- Design Team: Chris Middleton, Martin Jacobs, Grischa Leifheit, Siwan Dub-Russ, Stefanie Pesel, Georgia Dimaridou, Jacqueline Haller, Luca Marinelli, Brian Chen, Nhu Huynh, Hannah Beisner
- City: Berlin
- Country: Germany
Text description provided by the architects. The modern new building, planned by Bundschuh Architekten, had not only the potential of becoming an important urban building block, but also to be in the best company of galleries, cafés, bars, and an art association, thus completing an exciting cultural quarter. Of course, the main protagonist of the interior was clear to the design team at Kinzo: the book. Or rather the books. Or even more aptly: the thousands and thousands of books! Our vision was a house, which rests on multi-story high stacked volumes instead of walls and columns. As emotional and atmospheric building blocks, the books should form the supporting structure and at the same time be the daily working instrument. Accordingly, shelves had to be built, many shelves – these had to fill almost every free space on the walls while simultaneously replacing them. But how could Suhrkamp’s enormous book collection find enough space on the limited wall space? A new concept for the entire building plan pro-vided the answer: Kinzo divided the floor plan and let the walls meander through the 6 floors of the building in the form of a zigzag, like an inner facade. This idea not only created more wall space and thus sufficient shelf space but at the same time optimized the area of the rooms and created small niches - usable for all employees as retreat rooms for spontaneous meetings, communication islands, think tanks or telephone booths.

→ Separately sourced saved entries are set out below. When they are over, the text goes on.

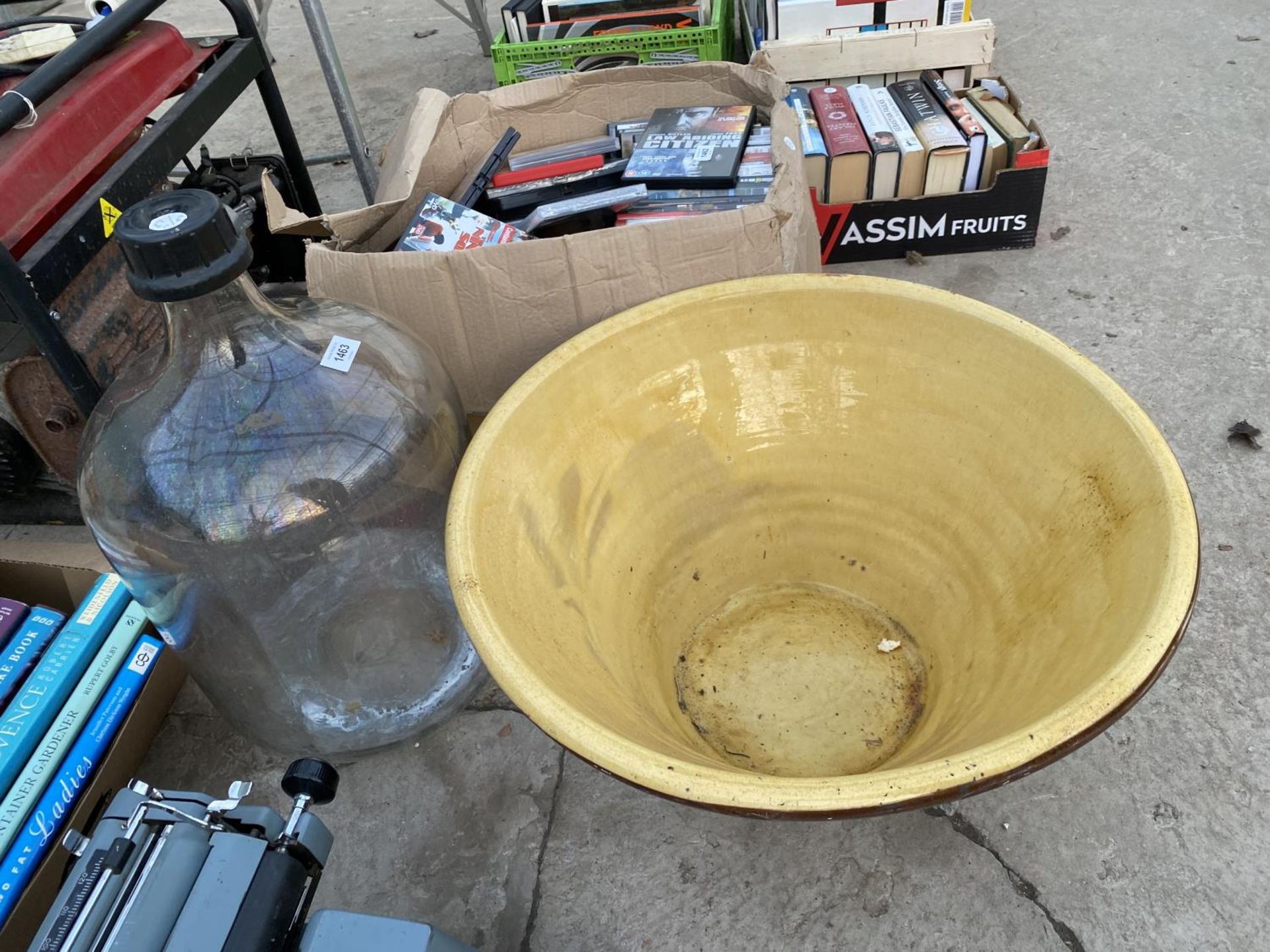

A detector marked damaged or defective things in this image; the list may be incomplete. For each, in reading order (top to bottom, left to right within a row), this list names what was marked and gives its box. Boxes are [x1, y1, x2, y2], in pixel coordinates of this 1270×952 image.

cracked concrete slab [134, 711, 561, 952]
cracked concrete slab [525, 762, 1072, 952]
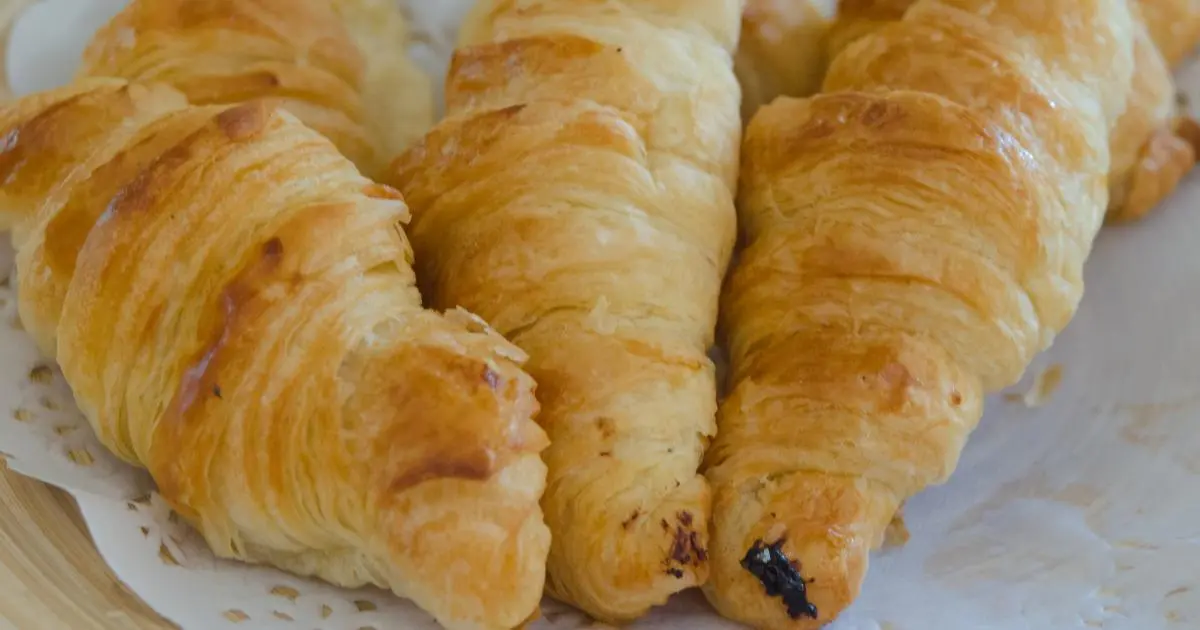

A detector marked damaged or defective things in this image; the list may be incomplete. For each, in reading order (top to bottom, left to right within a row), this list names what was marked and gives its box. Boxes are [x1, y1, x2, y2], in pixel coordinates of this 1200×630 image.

charred crumb [739, 535, 816, 619]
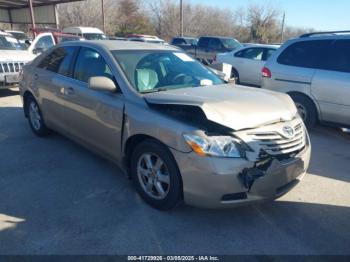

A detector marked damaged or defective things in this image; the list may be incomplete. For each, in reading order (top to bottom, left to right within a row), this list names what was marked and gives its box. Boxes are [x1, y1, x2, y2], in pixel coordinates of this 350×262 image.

damaged toyota camry [19, 40, 310, 209]
broken headlight [185, 134, 245, 159]
crumpled front bumper [171, 139, 310, 209]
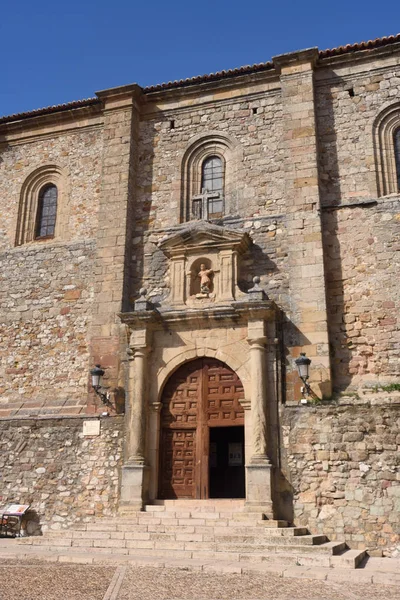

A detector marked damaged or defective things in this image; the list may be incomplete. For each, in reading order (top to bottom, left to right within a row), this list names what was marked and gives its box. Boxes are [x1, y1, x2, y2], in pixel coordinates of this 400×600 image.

broken pediment [158, 221, 252, 308]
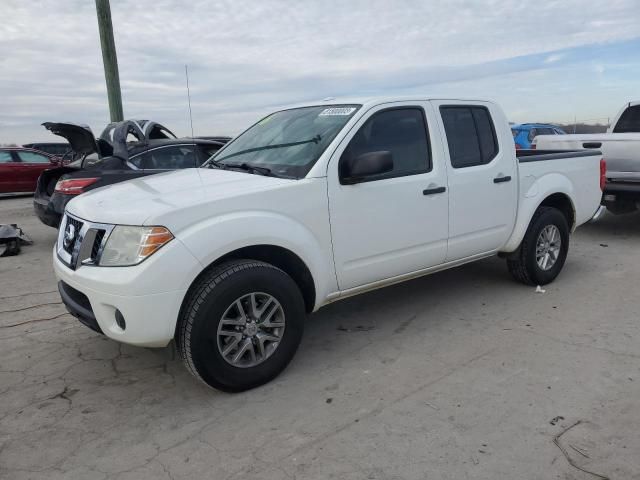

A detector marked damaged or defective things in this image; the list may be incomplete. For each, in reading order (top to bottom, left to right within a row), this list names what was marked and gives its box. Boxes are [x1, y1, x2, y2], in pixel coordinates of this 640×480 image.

damaged vehicle [33, 121, 228, 228]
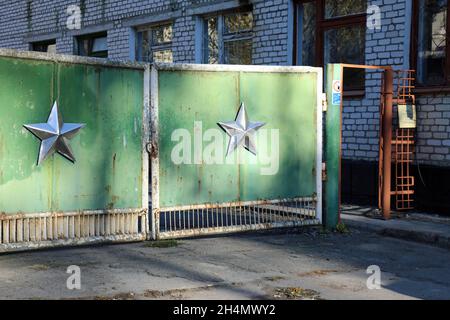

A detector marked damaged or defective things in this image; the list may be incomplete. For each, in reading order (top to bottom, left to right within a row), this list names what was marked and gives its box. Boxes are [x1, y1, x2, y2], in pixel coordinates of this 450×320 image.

rusty green gate panel [0, 49, 149, 252]
rusty green gate panel [151, 64, 324, 240]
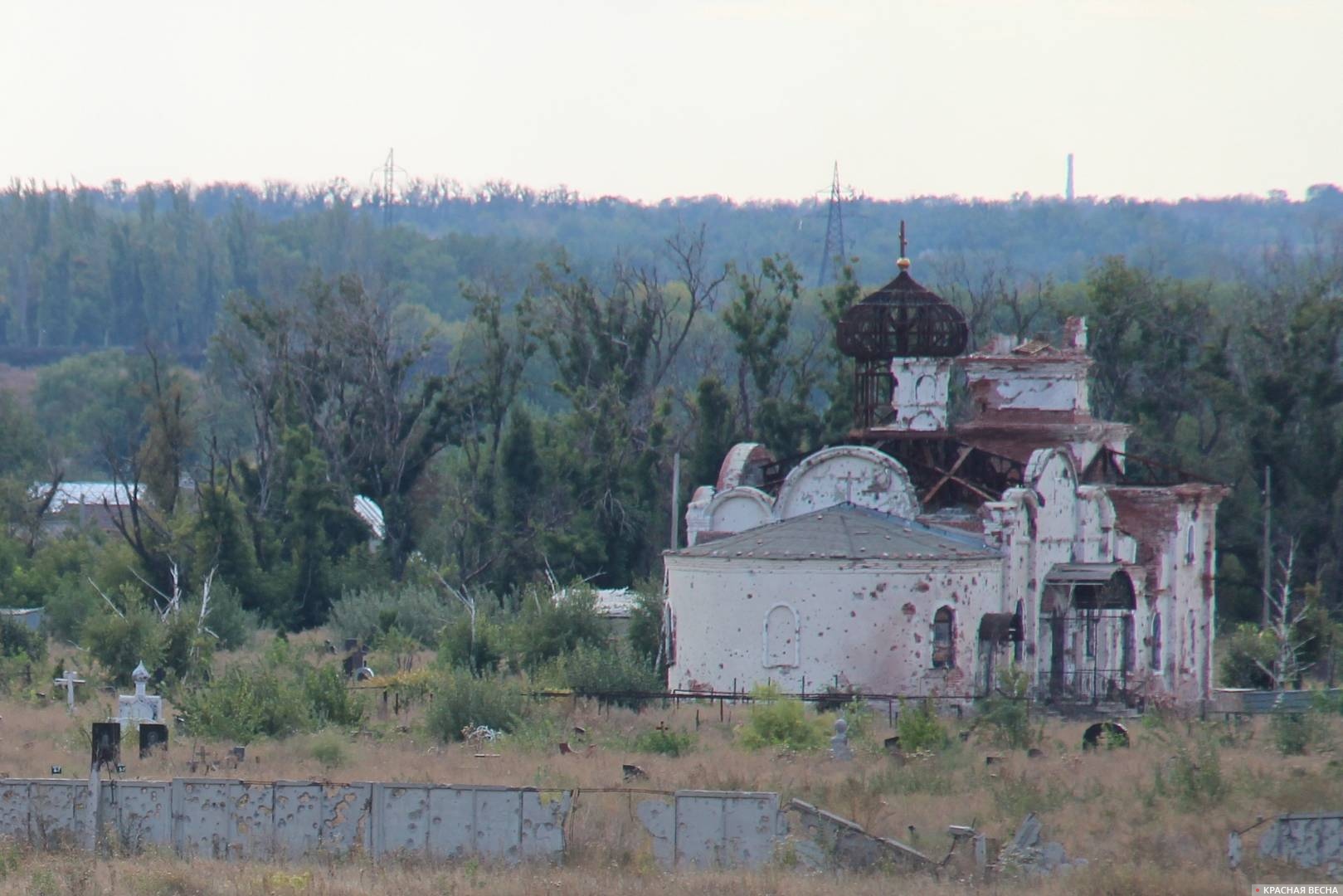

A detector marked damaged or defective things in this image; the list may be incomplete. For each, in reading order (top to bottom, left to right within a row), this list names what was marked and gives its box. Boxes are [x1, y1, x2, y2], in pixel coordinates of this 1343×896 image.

damaged orthodox church [664, 246, 1228, 707]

The stage undoubtedly also belongs to the employees of Suhrkamp, who play the second leading role alongside the books. Kinzo responded to all the spatial needs of the employees, including the editors, with a heterogeneous offer that is also reflected in the floor plan. Initially, it was a great challenge to accommodate all the desired editing rooms. In addition to there being less space available than in the former office, the layout of the publishing house over six floors instead of the previous two led to a shortage of space, since the room had to be provided for the access cores, corridors, and toilets on each floor. The conical, tapered shape of the building did not make things any easier for Kinzo‘s team. It was clear early on that the rooms for the editors had to be as small and efficient as possible. The result is rooms with an average of 9 m2; they are characterized by windows that are almost as deep as the floor and which allow plenty of daylight to flow in. Instead of appearing confined, the rooms convey a sense of security and concentration. The door of every editing room is designed to be flush with the shelf when opened and to almost seem to disappear into it. This enables the room to open up into the adjacent open space of the large office and, like a natural cove, becomes its extension. The large communal area of the office acts as a counterweight to the small rooms, as well as spatially allowing colleagues to work across rooms with natural communication at eye level when the doors are opened.
All other workstations unite in the open areas, which are lined with kitchenettes and conference rooms on the angular side of the building. These are characterized by a pleasant atmosphere, and the view through the large panoramic windows directed towards the bustling Linien- straße and onto Rosa-Luxemburg-Platz. One of the conference rooms features furniture on wheels, so the room can be repurposed as required. A custom-made whiteboard, which can be opened or closed as needed, conceals a large screen. The conference rooms and kitchenettes - and thus the floors - are connected internally via the so-called „narrative staircase“, which runs from the first floor at an oblique angle to the sixth floor.
The staircase received its name because of its impressive shelf, which follows the steep course of the stairs like a dramatic narrative thread. The oak shelf mirrors the materiality of the staircase steps. In the end result, Kinzo has optimized the relatively small space of the new Suhrkamp publishing house. Not only was it possible to integrate all the books and shelves into space, but it was also possible to create a space that was both tailored to the different requirements of the users and flexible at the same time. Although high-quality materials and products were used and many fixtures had to be custom-made, the solutions remained cost-effective and within budget. Through their work, Kinzo has proven their expertise in office interior design, which has grown over the years, and at the same time opened new doors by meeting the requirements and needs of a traditional publishing house, an institution of high culture.